Most of the time Sunday morning sermons have a way of speaking straight to my heart about what I am going through. On a rare occasion they dig deep into my soul, and wake me up from the awful path I am about to step onto. Today was one of those Sundays. Whew! When you get spoken to on such a specific level, in such a way that you have no doubt the words were to steer you away from the direction you were going... well you have to listen, don't you?
The other night I had a little too much wine, I was feeling sorry for myself, and I also was tired. I was tired of always trying to do the right thing, and then not getting what I felt like I wanted in return. I was feeling pretty entitled when it came to God. You see it was more of this if God is not going to give me what I want, then why should I worry about obeying the rules? Or why should I care about what I am doing with my life? If I am going to spend my life without a husband, then why not just give in to desires? What does it matter anyways? I have spent a lot of my life focused on doing right, and good... don't I deserve to have my dreams fulfilled? If they aren't going to be fulfilled the way I want them to, then I am just going to try to substitute for something that will fill the hole for a little while.
I was playing the it's not fair game a lot Friday night. Maybe you know it.... "It's not fair that this person or that person has been married two times, and has 3 kids, and I don't have any of that. It's not fair that that person has spent their life not following God, and they have everything they have ever wanted, a family and kids, and a great job. It's not fair!" Trust me about 1/2 bottle in, this conversation was pretty one sided, and pretty whiny. It was also pretty self-focused.
Conversations with people, and sermons have a way of pointing me back to where I need to be. I feel like I had a couple conversations this weekend that directed me to focus more on God, and less on myself. But actually that's not true, because in focusing on God I realize more of the weaknesses I hold, and the things I need to change about myself.
So, I am sitting in church today, and what do you think the sermon is on? Being shaped by what we love. Talking about how we love the lesser things more, and the greater things less.
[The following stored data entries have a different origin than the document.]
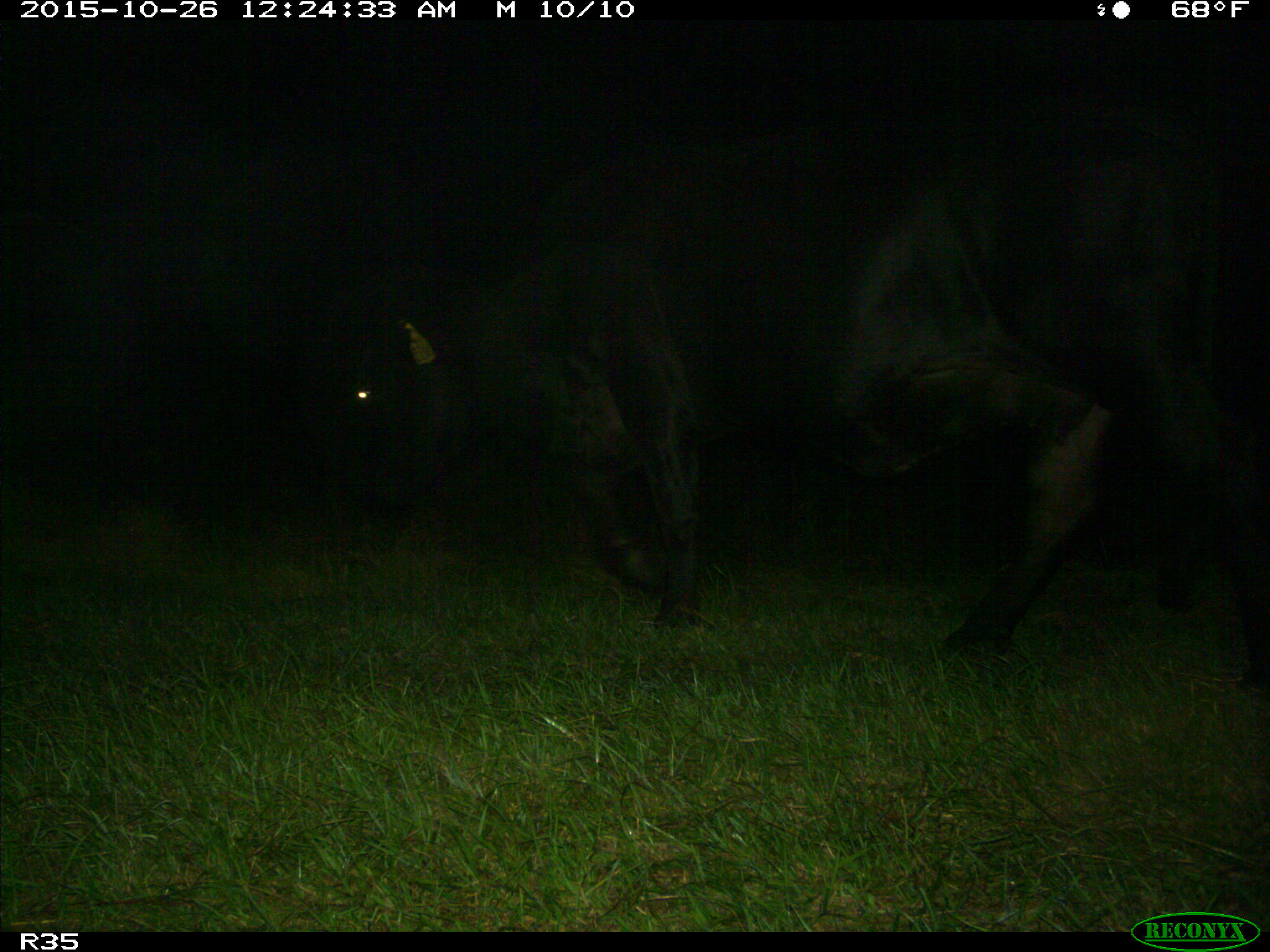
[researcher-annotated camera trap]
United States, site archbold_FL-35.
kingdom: Animalia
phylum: Chordata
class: Mammalia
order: Artiodactyla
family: Bovidae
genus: Bos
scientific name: Bos taurus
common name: domestic cow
Bos taurus (domestic cow).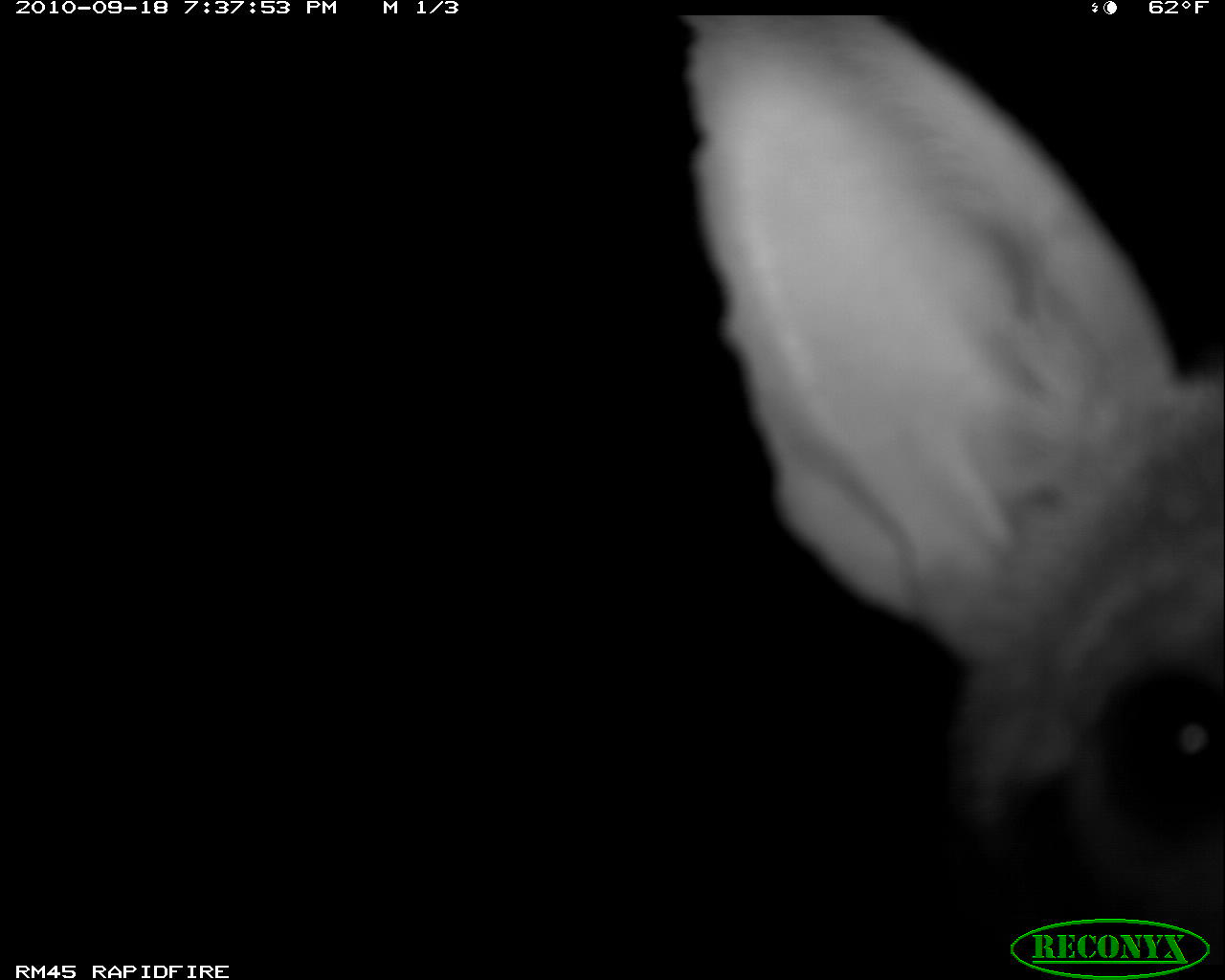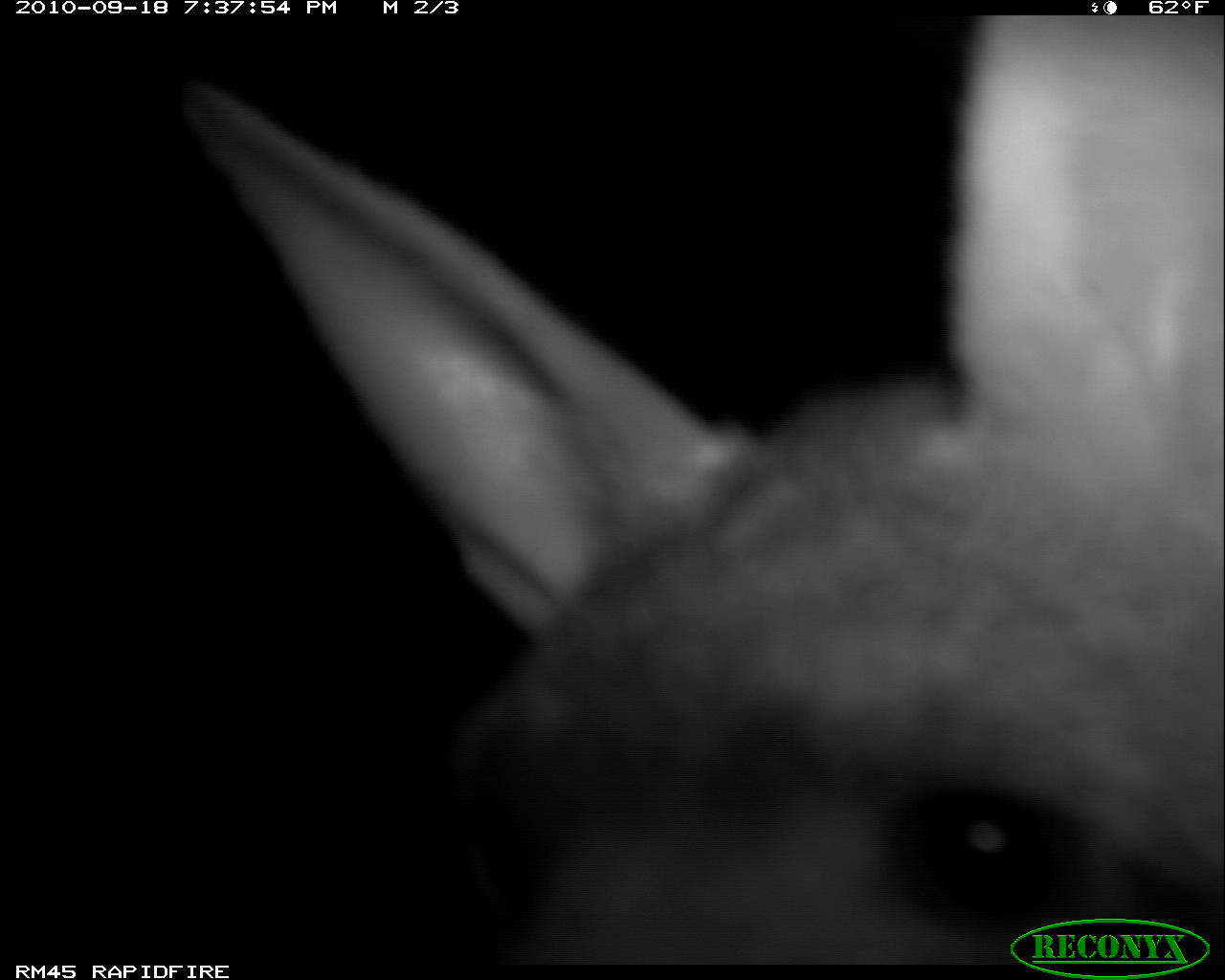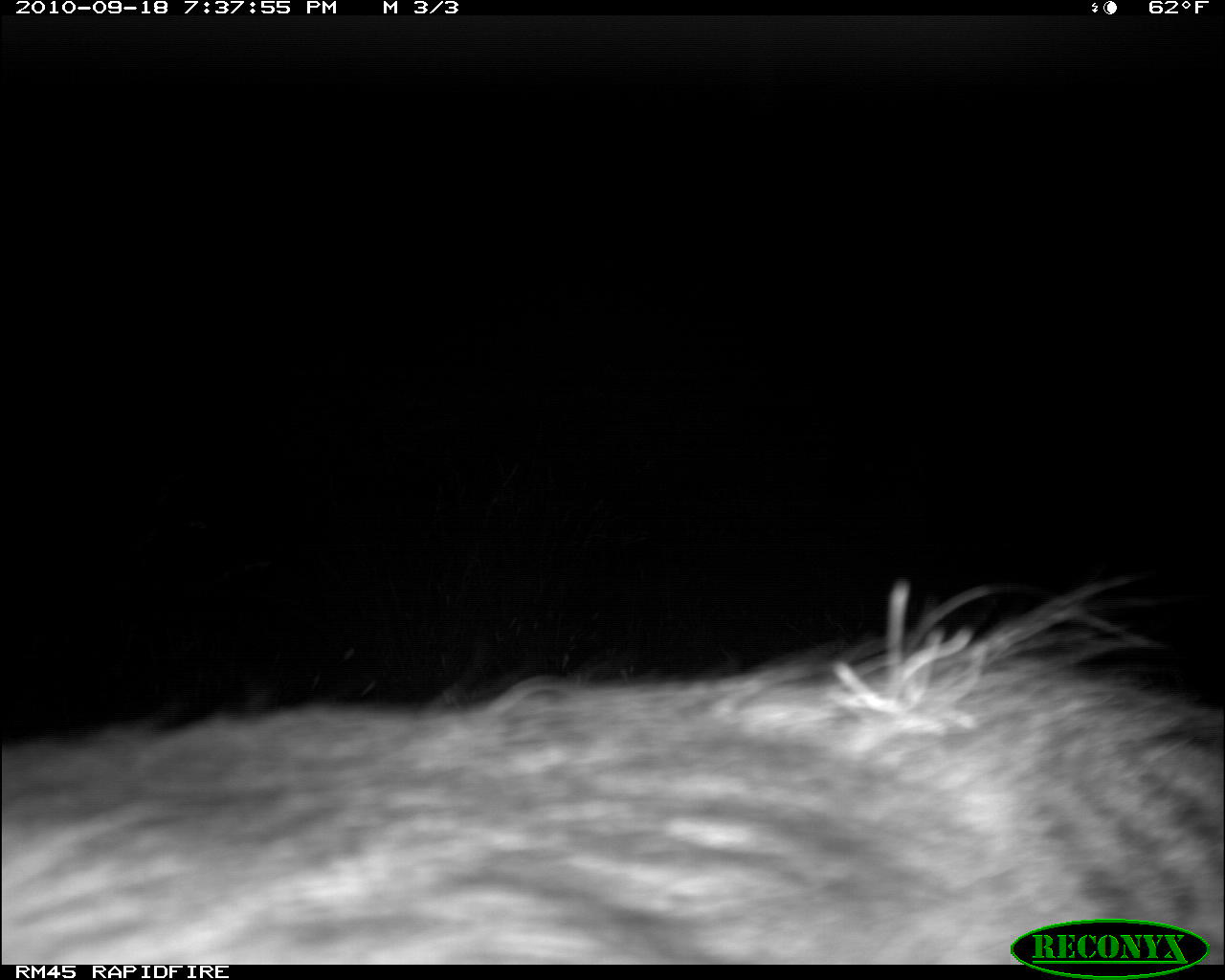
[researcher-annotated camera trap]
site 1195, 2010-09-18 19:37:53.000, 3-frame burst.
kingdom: Animalia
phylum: Chordata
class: Mammalia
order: Carnivora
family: Hyaenidae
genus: Proteles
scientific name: Proteles cristatus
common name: aardwolf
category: proteles cristata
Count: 1.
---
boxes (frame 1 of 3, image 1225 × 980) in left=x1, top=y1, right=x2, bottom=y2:
proteles cristata: left=682, top=15, right=1224, bottom=918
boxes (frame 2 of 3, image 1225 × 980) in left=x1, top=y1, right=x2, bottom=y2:
proteles cristata: left=193, top=15, right=1225, bottom=964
That was the first time that I was shaken a little. Of course my focus, especially the other night when I made this decision to just give in to things, because it is easier that way. Definitely I was loving the lesser more than the greater. I was letting that desire be what rules my life.
I am also having a really hard time finding my way in the current world we live in. Not being so focused on this world, yet knowing that my job here is to be His, and seek goodness. How am I going to seek goodness, if I don't truly understand what Jesus' goodness looks like? It is such a confusing way to live. Maybe I don't have enough that I am adamant about? Maybe my need to offend no one is actually harming my voice of love for others? I don't necessarily think that the sermon today was something that is going to help me understand this, but it did spur me down the path of thinking about this more.
Jesus lived the authority of the Bible, but I don't know that I have been living that. I don't know that my life truly shows the authority of the Bible. How do I live that out without becoming a pharisee, or a hypocrite? How do I portray the loving kind of righteousness? The Jesus kind of righteousness without turning everyone away from God? Is there even a way to do that?
One of the things that was said today is that "Righteousness is what your life looks like when you are living in God's kingdom."
To me living in God's Kingdom means being more involved in His word than other things. My desire is to know Him more. My desire is to not mess up this life too badly. My desire is to constantly know how I need to change in order to love Him with all my heart. So as I take a deep breath, and understand how He wants to change me, I open up my heart and mind to people that I need to learn from. I dive into things and community that are going to bring me closer to Him, instead of farther away. I try to say no to the things that cause me to be living in the world's Kingdom, instead of God's. It's a journey and I know that, but I truly hope that my life is shaped by His focus, rather than my own.